Given a natural number ( n ), find all irreducible fractions ( \frac{a}{b} ) satisfying ( 1 \leq b \leq n ) and ( 0 \leq \frac{a}{b} \leq 1 ). A fraction ( \frac{a}{b} ) is in simplest form if ( \gcd(a,b)=1 ) (note that for ( a=0 ), by convention ( \gcd(0,b)=b ), so the only valid zero fraction is ( \frac{0}{1} )). Output the fractions in increasing order of their numerical value.

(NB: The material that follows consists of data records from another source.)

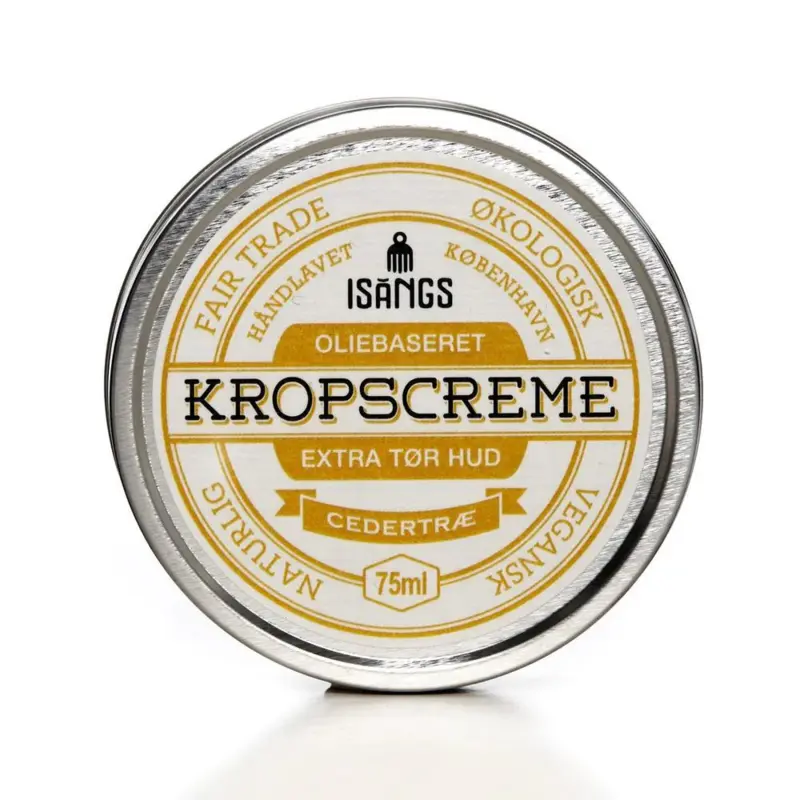 Kroppskräm för extra torr hud, cederträ, Isangs, 75ml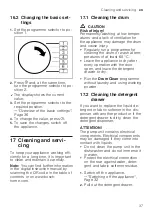 Предварительный просмотр 37 страницы Bosch WGG244ARSN User Manual And Installation Instructions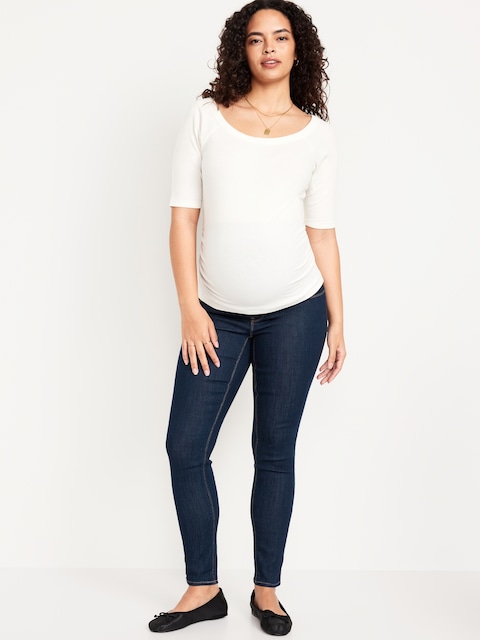 Maternity Full-Panel Skinny Jeans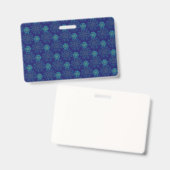 Badge de motif floral (Avant & arrière)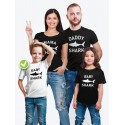 Парные футболки для всей семьи оверсайз с принтом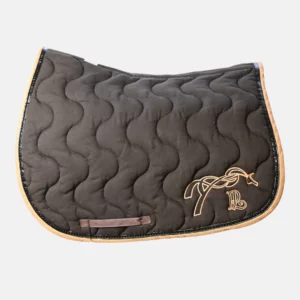 Pénélope Leprevost - Tapis de selle point sellier classique Marron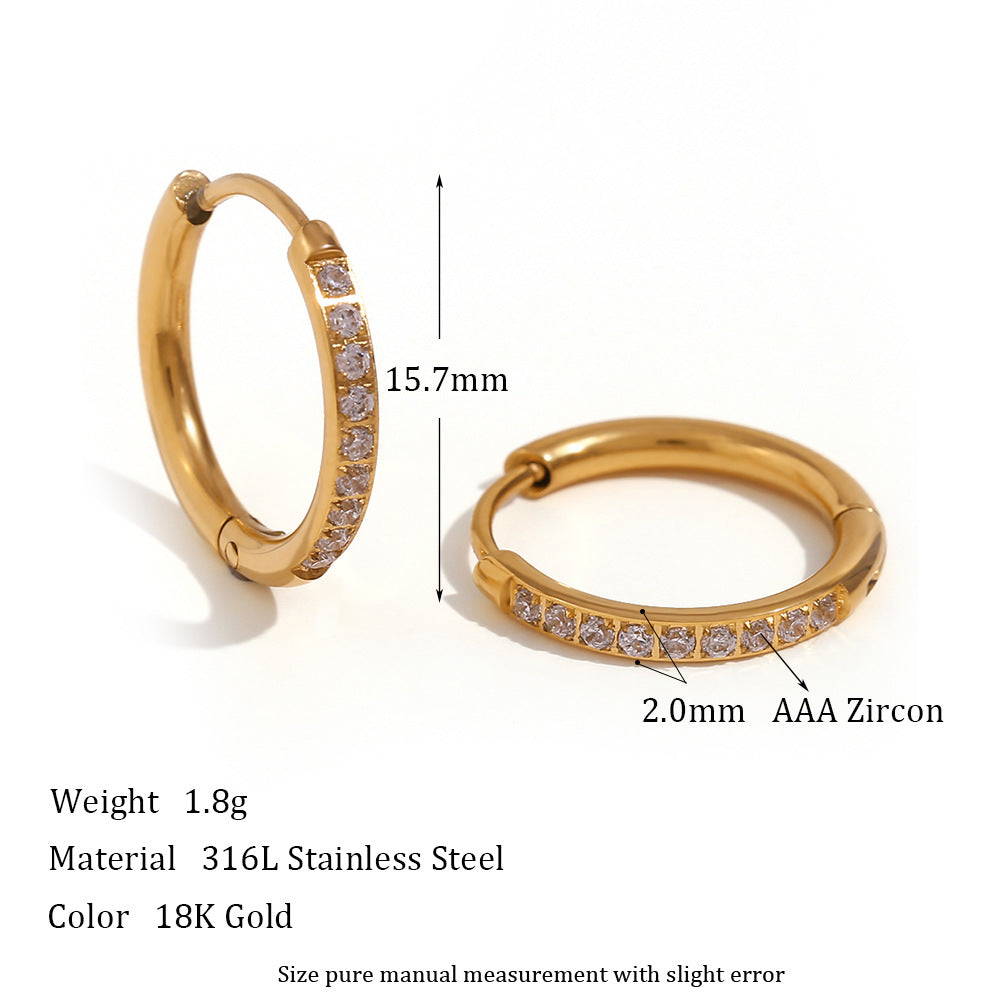 Huggie Hoop Earrings For Women Dainty Hypoallergenic Earrings Cubic Zirconia Split Hoop Gold Jewelry Christmas Gifts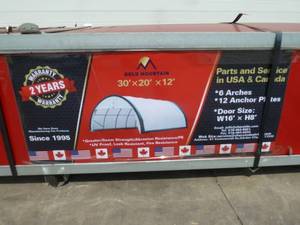 lot 12 image: Gold Mountain Storage Dome   Model# S203012R- 300g PE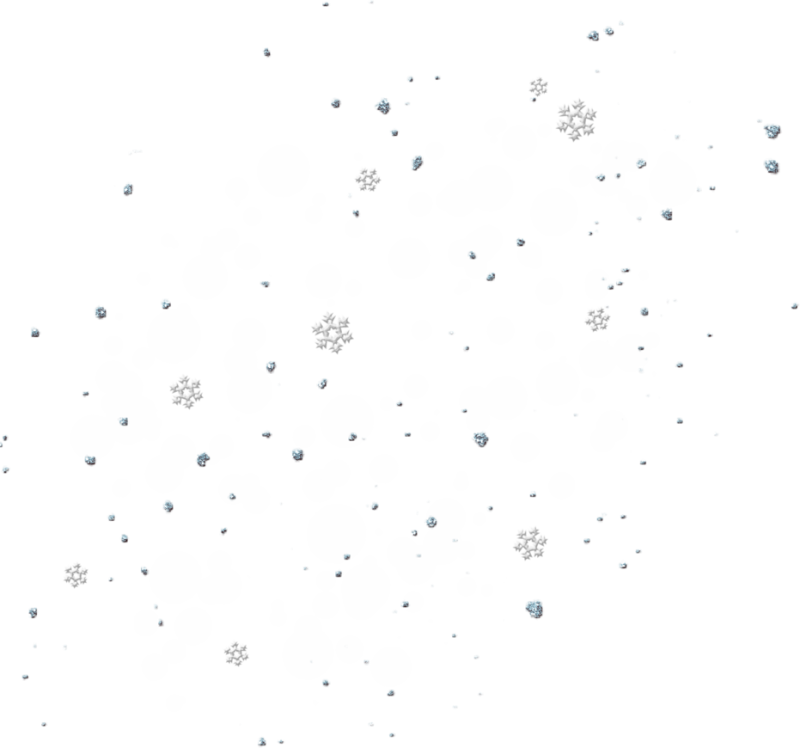 Снег на прозрачном фоне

For example, when ( n=5 ), the valid fractions are:
( \frac{0}{1},\ \frac{1}{5},\ \frac{1}{4},\ \frac{1}{3},\ \frac{2}{5},\ \frac{1}{2},\ \frac{3}{5},\ \frac{2}{3},\ \frac{3}{4},\ \frac{4}{5},\ \frac{1}{1} )

inputFormat

The input consists of a single natural number ( n ) (( n \geq 1 )).

outputFormat

Output all valid irreducible fractions in increasing order of their value. Each fraction should be printed on a separate line in the form ( \frac{a}{b} ) (i.e. as a/b).

sample

1

0/1
1/1